My oh my, how things have changed! Not too long ago I was looking to sell my 2005 Chevy Conversion van and purchase an RV. More specifically, I was looking for a used Roadtrek. I made sure to get a pre-approval from my bank so when I finally found the one I wanted, all I had to do was submit the necessary paperwork to receive the funds.
I searched for a little over a month and finally found one. It was a 2008 Roadtrek 190, low mileage, clean CarFax report, and a price that was well within my budget. And, it was only about 200 miles away. Most of the other Roadtreks I found were located clear across the country.
As soon as I saw the newly-posted ad, I called the guy and made an appointment to see it the next day. I drove 3 and a half hours to see and test drive it. It was perfect for my needs.
Because Roadtreks are a hot commodity, he had several offers. I made sure to email the necessary paperwork (purchase agreement and title) to the bank while the seller was standing there. I then made a bank appointment for 9:30 the following morning to go over the paperwork and receive the funds. I told the seller I’d drive back down the following day, pay for the Roadtrek and bring it home.
Oh the Credit Union
Before meeting with the Credit Union, I made sure to place insurance on the Roadtrek so I’d have the necessary insurance documents to complete the paperwork. The bank would finance 90% of the cost while I put a 10% deposit. I had everything ready only to be gobsmacked when my credit union would not fund the vehicle.
According to them, I was purchasing a 2008 Chevy Express truck. They just couldn’t understand that it was a Roadtrek motorhome. The vehicle’s title specifically stated it was a motorhome, but they wouldn’t budge.
I really didn’t get it. The credit union advertised that they provide RV loans. If that’s the case, they should know that Roadtreks are built on either a Chevy, Dodge or Mercedes chassis.

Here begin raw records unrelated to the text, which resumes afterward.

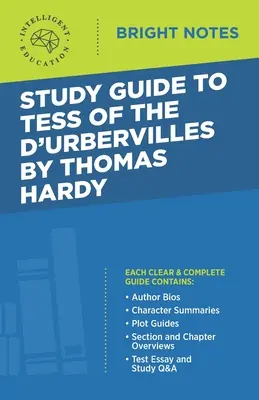 INTELLIGENT EDUCATION

BRIGHT NOTES

STUDY GUIDE TO TESS OF THE D'URBERVILLES BY THOMAS HARDY

EACH CLEAR & COMPLETE GUIDE CONTAINS:

• Author Bios
• Character Summaries
• Plot Guides
• Section and Chapter Overviews
• Test Essay and Study Q&A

I tried every way from Sunday to explain this to the bank. I even gave them photos of the vehicle and referred them to the Roadtrek website. After about an hour of providing them with logic and facts, it was useless. They would not budge and as such, I lost out on the purchase.
Making the Call
When I left the bank, I called the seller and explained the situation. In my frustration, I shared with him that I don’t like debt and am debt-free, but was willing to take out this one loan for the Roadtrek.
He then said, “Maybe this was a good thing. You see, I too am debt-free and will never go into debt again.” We chatted a bit and when I got through talking to him, I looked at this whole situation differently.
Since he had several other offers, he was able to sell the vehicle quickly. However, this non-transaction planted a seed in my mind.
It’s All About power
As I licked my wounds and consoled myself with an evening of fine dining and several chilled glasses of Chardonnay, I realized I had given my power to the credit union. No matter how extensively I researched, analyzed Carfax reports, compared mileage, vehicle year, car features, and condition, the Credit Union held all the power. One veto from them meant the work I did was in vain.
I’ve since decided to take my power back. I have a mechanically sound 2005 Chevy Express conversion van. I think I will make some modifications and use it as a temporary scaled-down RV. I’ll use my current conversion van while I save money to purchase a Chevy 3500 extended cab, preferably with a high top. I will then convert that vehicle into the RV of my dreams. I’ll do it with my own cash without going into debt.
I’m taking my power back in more ways than one. When I stop to think about the things that cause me frustration, I realize it is because I have given my power to someone/something else. No more. This gal is going to travel and she’s going to keep her power. Thank you, Hudson Valley Credit Union, for waking this gal up!
Note: If you’re looking for an RV loan, do not go to the Hudson Valley Credit Union.